### [SOURCE EXTRACT]
----------

Altmetrics is an emergent way to assess research impact. Knowing what it means and how to use it is helpful for you to manage your research output and profile.
On article pages in journal websites or repositories, you may have encountered images like these:
What are they? What do they mean for you as a reader or an author?
The Idea of Altmetrics
What is the impact of a research look like? Traditionally, academia judges the quality of a published work by where it is published (Journal Impact Factor), and how often it is cited by others (citation counts, h-index). Citation-based metrics captured a single aspect of a paper’s impact; it takes relative long time to appear.
Scholars use the web as their workspace. If a paper is bookmarked by many peer researchers in reference managers such as Zotero and Mendeley; or many people share the article link with friends in Twitter and Facebook; wouldn’t that paper be considered influential? Altmetrics, the alternative metrics, is a diverse group of measurements that trace a variety of online activities, expanding our views of what count as research impact.

----------

### [JOBS]
1. In the altmetrics text, which reference managers are named as places where researchers bookmark papers?
2. From the altmetrics text, set down word for word the passage that begins at the words "The Idea of" and stops after "as research impact.".
3. Condense the paragraph of the altmetrics text that opens "What is the impact of a research" into two sentences, keeping its main facts.

### [PROVIDED DATA]

----------

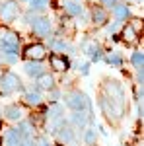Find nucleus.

----------

### [SOLVED PROBLEMS]
1. Zotero and Mendeley.

2.
The Idea of Altmetrics
What is the impact of a research look like? Traditionally, academia judges the quality of a published work by where it is published (Journal Impact Factor), and how often it is cited by others (citation counts, h-index). Citation-based metrics captured a single aspect of a paper’s impact; it takes relative long time to appear.
Scholars use the web as their workspace. If a paper is bookmarked by many peer researchers in reference managers such as Zotero and Mendeley; or many people share the article link with friends in Twitter and Facebook; wouldn’t that paper be considered influential? Altmetrics, the alternative metrics, is a diverse group of measurements that trace a variety of online activities, expanding our views of what count as research impact.

3. Academia has traditionally judged a published work by where it appears (Journal Impact Factor) and how often others cite it (citation counts, h-index). These citation-based metrics capture only one aspect of a paper's impact and take a relatively long time to appear.